Job :: Print the line that contains "What member of" and every line after it through the last line of the records below, exactly as written and nothing else.

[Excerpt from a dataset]
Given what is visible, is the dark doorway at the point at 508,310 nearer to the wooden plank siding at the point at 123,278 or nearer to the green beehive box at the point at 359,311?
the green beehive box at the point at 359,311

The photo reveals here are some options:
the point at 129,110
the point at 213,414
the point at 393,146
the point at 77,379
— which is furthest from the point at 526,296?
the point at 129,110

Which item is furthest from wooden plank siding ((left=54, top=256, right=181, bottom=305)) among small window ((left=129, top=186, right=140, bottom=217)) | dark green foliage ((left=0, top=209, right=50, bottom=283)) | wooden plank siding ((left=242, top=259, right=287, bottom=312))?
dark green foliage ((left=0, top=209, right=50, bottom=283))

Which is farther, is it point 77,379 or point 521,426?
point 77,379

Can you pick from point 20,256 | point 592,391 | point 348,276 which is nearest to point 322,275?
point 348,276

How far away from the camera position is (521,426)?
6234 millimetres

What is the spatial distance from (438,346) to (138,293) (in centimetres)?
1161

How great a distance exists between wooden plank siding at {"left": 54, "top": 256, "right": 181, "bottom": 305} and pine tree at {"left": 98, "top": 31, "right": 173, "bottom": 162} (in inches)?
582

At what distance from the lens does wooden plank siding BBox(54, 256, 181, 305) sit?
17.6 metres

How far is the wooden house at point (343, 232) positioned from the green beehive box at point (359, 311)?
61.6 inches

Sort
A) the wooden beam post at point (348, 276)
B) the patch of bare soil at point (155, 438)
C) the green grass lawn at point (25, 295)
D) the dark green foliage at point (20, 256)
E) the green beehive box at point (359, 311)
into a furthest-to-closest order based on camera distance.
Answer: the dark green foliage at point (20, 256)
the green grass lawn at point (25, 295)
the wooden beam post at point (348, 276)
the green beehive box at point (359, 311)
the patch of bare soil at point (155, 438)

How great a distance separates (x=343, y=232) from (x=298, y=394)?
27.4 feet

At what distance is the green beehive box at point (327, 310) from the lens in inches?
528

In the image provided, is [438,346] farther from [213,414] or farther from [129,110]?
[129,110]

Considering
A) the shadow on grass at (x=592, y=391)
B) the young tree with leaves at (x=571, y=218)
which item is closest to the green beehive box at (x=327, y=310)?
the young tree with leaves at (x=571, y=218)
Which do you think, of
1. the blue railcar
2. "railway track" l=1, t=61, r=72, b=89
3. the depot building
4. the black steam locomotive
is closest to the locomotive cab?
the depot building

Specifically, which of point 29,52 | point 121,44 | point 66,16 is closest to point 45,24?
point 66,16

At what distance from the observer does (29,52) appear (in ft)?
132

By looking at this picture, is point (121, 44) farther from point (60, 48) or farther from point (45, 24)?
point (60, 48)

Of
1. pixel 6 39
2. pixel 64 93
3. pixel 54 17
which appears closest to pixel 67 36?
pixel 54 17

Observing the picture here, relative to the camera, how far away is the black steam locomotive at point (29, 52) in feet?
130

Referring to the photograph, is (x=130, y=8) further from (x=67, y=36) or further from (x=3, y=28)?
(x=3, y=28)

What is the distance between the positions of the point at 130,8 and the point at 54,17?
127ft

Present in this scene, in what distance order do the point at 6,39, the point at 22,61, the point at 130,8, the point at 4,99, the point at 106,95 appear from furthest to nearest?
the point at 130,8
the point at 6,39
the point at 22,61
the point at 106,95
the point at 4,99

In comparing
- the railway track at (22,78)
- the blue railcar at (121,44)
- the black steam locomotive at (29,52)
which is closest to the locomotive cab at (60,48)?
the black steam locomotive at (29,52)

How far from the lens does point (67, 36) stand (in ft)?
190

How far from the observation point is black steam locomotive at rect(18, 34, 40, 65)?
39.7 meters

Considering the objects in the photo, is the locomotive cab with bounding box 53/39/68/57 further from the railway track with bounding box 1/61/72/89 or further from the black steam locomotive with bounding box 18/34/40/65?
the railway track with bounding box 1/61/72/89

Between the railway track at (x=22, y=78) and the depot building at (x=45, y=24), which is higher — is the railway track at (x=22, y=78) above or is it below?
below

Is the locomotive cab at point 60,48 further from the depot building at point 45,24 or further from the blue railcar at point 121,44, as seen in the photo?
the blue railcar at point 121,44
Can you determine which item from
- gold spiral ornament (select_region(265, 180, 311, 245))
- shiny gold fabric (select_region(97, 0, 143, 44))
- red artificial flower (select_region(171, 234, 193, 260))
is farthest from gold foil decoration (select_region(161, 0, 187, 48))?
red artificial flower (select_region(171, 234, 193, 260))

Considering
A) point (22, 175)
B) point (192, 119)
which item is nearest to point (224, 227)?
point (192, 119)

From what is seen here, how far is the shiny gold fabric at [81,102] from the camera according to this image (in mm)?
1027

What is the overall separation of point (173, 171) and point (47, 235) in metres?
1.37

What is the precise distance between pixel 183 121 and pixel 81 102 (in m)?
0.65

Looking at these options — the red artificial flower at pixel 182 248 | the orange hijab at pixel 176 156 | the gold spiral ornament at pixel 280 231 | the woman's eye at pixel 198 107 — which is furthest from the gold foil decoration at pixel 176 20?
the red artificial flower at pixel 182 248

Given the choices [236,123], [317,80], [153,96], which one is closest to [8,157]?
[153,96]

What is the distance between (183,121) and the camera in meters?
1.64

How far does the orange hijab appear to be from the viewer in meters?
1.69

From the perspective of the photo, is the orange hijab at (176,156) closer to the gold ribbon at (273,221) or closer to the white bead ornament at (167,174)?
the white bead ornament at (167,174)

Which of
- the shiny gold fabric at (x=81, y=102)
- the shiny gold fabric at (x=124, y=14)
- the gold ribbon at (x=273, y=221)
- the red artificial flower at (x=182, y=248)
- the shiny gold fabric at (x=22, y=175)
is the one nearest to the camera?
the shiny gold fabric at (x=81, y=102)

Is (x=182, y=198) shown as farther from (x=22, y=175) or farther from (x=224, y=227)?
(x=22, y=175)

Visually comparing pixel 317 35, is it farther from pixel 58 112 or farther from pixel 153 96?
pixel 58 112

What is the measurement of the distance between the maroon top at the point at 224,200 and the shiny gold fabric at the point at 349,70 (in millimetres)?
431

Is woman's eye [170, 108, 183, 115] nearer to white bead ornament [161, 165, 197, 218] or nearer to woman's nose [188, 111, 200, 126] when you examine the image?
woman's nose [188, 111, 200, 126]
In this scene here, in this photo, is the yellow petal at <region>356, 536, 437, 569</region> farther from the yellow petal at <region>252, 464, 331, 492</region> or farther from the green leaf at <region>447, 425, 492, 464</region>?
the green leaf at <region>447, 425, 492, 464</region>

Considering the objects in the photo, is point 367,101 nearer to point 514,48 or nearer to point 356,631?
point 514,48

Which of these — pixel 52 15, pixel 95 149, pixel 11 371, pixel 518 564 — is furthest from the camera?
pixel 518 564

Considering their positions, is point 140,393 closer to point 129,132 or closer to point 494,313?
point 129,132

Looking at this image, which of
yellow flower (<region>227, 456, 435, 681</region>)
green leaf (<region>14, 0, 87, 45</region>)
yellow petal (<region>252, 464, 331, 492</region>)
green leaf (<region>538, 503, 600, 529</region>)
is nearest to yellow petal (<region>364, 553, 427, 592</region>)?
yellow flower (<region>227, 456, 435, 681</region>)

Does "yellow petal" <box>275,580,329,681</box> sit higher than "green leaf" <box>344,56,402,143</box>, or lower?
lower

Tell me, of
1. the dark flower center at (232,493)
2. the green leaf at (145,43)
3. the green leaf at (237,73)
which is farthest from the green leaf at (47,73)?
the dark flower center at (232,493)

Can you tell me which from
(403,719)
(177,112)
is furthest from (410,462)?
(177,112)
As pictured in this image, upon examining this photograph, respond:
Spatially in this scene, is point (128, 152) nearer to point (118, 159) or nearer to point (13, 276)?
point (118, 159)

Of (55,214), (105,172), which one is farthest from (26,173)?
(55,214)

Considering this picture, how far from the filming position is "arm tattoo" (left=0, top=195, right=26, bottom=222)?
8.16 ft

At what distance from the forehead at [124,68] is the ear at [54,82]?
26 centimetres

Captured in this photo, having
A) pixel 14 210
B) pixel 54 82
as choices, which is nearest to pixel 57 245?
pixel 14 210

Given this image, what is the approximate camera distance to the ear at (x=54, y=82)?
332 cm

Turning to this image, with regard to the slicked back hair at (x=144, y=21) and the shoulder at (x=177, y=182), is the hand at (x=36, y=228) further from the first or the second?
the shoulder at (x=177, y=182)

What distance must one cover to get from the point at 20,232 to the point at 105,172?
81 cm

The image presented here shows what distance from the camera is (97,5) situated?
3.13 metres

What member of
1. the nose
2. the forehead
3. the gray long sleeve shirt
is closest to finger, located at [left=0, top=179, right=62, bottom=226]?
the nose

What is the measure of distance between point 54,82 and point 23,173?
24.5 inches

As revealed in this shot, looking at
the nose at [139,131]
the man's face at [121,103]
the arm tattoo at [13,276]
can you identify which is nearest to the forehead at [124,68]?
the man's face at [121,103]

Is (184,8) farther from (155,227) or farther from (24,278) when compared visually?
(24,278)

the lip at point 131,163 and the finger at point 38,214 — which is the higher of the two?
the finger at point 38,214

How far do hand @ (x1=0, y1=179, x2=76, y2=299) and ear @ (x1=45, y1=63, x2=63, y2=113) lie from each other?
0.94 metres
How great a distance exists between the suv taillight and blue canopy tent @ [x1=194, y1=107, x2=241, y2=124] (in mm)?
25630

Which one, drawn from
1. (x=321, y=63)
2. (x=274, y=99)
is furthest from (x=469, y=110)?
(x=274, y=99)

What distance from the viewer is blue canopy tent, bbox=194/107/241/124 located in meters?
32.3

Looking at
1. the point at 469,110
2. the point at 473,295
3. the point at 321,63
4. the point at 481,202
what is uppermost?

Answer below ::
What member of
1. the nose
2. the forehead
3. the gray long sleeve shirt
is closest to finger, located at [left=0, top=179, right=62, bottom=226]?
the nose

What is the measure of distance between point 54,82 and point 23,173?
24.5 inches

As revealed in this shot, looking at
the nose at [139,131]
the man's face at [121,103]
the arm tattoo at [13,276]
can you identify which is nearest to the forehead at [124,68]?
the man's face at [121,103]

Is (184,8) farther from (155,227) or farther from (24,278) when compared visually?
(24,278)

the lip at point 131,163 and the finger at point 38,214 — which is the higher of the two?
the finger at point 38,214

How far do hand @ (x1=0, y1=179, x2=76, y2=299) and ear @ (x1=45, y1=63, x2=63, y2=113) lie from each other?
0.94 metres
How great a distance exists between the suv taillight and blue canopy tent @ [x1=194, y1=107, x2=241, y2=124] (in mm)?
25630

Which one, drawn from
1. (x=321, y=63)
2. (x=274, y=99)
is furthest from (x=469, y=110)?
(x=274, y=99)

What distance from the viewer is blue canopy tent, bbox=194/107/241/124 located in meters?
32.3

Looking at
1. the point at 469,110
2. the point at 473,295
3. the point at 321,63
4. the point at 481,202
what is uppermost?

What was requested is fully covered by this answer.